Affaire UBS: le secret bancaire suisse est-il définitivement tombé?

Le Tribunal fédéral suisse a affirmé la semaine dernière que l'administration fiscale française pourrait récupérer les noms des 40.000 clients français potentiellement fraudeurs car détenteurs de comptes dans la banque suisse. Une décision historique qui enterre un peu plus le légendaire secret bancaire de la Confédération helvétique.
UBS va devoir rendre des comptes au fisc français alors que la justice suisse vient de lui donner raison. La Direction Générale des Finances Publiques (DGFiP) réclame en effet depuis des années les noms de 40.000 personnes présumées contribuables en France et soupçonnées de fraude fiscale car détenteurs de comptes dans la banque suisse. Une demande d'assistance approuvée la semaine dernière par le Tribunal fédéral suisse, la plus haute instance judiciaire helvétique.

■ Section des données ■

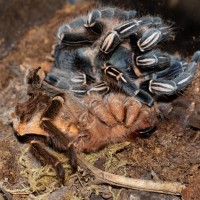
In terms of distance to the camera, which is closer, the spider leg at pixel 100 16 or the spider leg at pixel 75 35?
the spider leg at pixel 100 16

■ Travail à faire ■
A - D'après le texte sur l'affaire UBS, combien de clients français l'administration fiscale française pourrait-elle identifier ?
B - Recopiez le passage du texte sur l'affaire UBS qui va de "Le Tribunal fédéral suisse a" jusqu'à "la Confédération helvétique.", en substituant "majeure" à "historique".
Les données proviennent d'une autre source que le texte cité.

■ Réponses par consigne ■
A - 40.000 clients français.

B -
Le Tribunal fédéral suisse a affirmé la semaine dernière que l'administration fiscale française pourrait récupérer les noms des 40.000 clients français potentiellement fraudeurs car détenteurs de comptes dans la banque suisse. Une décision majeure qui enterre un peu plus le légendaire secret bancaire de la Confédération helvétique.